Une élection présidentielle permet souvent de mettre en scène, de manière inaugurale, les débats qui occuperont les années suivantes. Mais celle que nous venons de vivre annonce peut-être une véritable rupture, en tout cas le basculement d’un système politique trentenaire vers un autre. À droite comme à gauche, les lignes bougent. De nouvelles frontières organisationnelles et idéologiques se superposent aux anciennes. Il faut donc tenter d’éclairer ces clivages qui structureront demain le champ politique.

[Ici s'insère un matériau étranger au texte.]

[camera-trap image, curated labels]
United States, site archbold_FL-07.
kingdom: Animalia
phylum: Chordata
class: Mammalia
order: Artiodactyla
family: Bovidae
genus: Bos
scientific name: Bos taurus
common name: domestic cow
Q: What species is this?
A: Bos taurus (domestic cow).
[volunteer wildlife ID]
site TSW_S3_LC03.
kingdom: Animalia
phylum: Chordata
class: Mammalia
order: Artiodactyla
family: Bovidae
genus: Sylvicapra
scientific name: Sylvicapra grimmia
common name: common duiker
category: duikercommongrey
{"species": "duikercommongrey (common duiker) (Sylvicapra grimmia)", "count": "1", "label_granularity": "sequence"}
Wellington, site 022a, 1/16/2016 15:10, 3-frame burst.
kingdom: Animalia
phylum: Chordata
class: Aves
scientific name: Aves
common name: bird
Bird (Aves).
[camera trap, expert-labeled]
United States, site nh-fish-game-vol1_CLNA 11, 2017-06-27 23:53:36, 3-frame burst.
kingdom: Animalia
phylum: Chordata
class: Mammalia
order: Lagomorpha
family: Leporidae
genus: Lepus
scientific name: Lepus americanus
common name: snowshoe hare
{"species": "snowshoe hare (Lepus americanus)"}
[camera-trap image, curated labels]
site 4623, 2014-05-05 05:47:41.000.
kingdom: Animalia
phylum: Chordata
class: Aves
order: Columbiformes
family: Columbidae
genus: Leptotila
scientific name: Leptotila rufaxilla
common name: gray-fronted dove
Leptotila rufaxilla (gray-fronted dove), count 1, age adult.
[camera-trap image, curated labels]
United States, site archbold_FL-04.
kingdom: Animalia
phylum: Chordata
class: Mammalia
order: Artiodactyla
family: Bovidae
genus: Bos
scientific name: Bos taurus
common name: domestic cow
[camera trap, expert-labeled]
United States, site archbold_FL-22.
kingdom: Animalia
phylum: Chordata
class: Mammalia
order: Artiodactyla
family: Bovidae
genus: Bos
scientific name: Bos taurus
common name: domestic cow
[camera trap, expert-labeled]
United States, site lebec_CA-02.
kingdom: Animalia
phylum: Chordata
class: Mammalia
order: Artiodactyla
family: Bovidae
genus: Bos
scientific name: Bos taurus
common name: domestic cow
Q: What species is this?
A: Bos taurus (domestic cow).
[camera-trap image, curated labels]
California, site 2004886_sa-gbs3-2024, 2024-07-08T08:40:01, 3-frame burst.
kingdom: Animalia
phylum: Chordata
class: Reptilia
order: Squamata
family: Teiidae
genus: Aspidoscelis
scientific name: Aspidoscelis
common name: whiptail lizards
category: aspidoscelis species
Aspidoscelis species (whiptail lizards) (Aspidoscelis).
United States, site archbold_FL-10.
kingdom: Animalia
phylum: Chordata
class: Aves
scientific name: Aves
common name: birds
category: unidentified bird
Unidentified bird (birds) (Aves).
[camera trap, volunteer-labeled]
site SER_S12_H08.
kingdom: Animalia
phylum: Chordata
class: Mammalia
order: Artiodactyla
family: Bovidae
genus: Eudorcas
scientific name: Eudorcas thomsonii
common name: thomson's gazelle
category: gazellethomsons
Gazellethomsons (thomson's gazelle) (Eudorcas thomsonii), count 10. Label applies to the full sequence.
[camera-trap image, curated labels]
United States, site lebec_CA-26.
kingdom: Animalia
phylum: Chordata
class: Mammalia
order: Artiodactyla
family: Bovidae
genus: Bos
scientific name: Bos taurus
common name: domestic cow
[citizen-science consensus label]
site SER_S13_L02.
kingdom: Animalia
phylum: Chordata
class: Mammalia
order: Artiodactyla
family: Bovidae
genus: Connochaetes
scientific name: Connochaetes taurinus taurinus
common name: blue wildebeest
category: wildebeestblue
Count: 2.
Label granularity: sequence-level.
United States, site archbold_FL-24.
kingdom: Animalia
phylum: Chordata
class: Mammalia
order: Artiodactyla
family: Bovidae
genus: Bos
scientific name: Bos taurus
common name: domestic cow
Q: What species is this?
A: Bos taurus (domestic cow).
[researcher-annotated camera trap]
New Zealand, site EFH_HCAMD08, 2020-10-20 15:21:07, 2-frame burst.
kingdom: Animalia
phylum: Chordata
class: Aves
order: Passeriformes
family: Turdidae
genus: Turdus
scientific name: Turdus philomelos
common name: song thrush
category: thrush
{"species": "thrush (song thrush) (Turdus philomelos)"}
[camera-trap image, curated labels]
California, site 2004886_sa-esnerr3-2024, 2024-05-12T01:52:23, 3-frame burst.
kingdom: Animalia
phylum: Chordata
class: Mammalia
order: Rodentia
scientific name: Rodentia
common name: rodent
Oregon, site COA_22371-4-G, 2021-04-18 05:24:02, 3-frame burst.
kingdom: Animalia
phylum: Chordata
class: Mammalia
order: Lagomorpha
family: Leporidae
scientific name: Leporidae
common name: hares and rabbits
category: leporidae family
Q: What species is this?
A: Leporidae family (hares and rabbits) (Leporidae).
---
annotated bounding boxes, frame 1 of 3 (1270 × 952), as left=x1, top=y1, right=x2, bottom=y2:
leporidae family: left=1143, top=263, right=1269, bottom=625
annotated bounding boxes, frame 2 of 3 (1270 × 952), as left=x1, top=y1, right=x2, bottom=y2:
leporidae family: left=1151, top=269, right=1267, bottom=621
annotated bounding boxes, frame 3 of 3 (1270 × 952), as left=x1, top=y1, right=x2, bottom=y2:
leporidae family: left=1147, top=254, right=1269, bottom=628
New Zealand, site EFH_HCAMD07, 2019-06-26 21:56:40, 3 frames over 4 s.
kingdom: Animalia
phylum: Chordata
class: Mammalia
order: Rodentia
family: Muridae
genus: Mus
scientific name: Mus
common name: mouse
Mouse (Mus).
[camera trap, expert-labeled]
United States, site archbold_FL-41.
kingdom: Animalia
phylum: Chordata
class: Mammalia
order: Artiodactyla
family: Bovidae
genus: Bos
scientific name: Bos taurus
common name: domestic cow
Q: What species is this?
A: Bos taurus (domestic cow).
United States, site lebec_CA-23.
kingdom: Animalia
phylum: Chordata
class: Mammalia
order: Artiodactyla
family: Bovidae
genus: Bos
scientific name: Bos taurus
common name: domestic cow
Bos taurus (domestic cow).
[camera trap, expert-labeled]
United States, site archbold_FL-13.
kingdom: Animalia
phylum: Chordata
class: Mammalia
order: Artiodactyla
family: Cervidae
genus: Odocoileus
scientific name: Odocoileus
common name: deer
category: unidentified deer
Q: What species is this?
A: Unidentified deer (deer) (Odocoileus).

 À droite, la défaite de Nicolas Sarkozy ouvre une période de troubles et de recomposition, dans laquelle le (nouveau) Front national joue déjà le premier rôle, à travers les thématiques qu’il a imposées à la campagne. En effet, l’enjeu décisif est le poids d’une droite identitaire qui mise sur les « valeurs » et sur une identité nationale conçue comme un espace fermé fondé sur la communauté de « sang » – qui s’incarne dans la notion de « droit du sang ». Bref, à droite, l’idée identitaire a de beaux jours devant elle, surtout si la lente destruction des frontières nationales par la mondialisation et la construction européenne se poursuit, charriant avec elle de l’insécurité − ressentie ou réelle, peu importe −, de la peur et, comme toujours en pareil cas, du racisme, de la xénophobie, de la haine de l’autre. Dans cette vision du monde, la France − on ne parle même plus de l’Europe ou de l’Occident − devient une « civilisation » ou une « race » menacées par les bouleversements planétaires, par les envahisseurs, par l’islam. Il y a, bien sûr, des républicains de droite pour refuser la propagation de telles idées. Mais ils devront désormais lutter dos au mur.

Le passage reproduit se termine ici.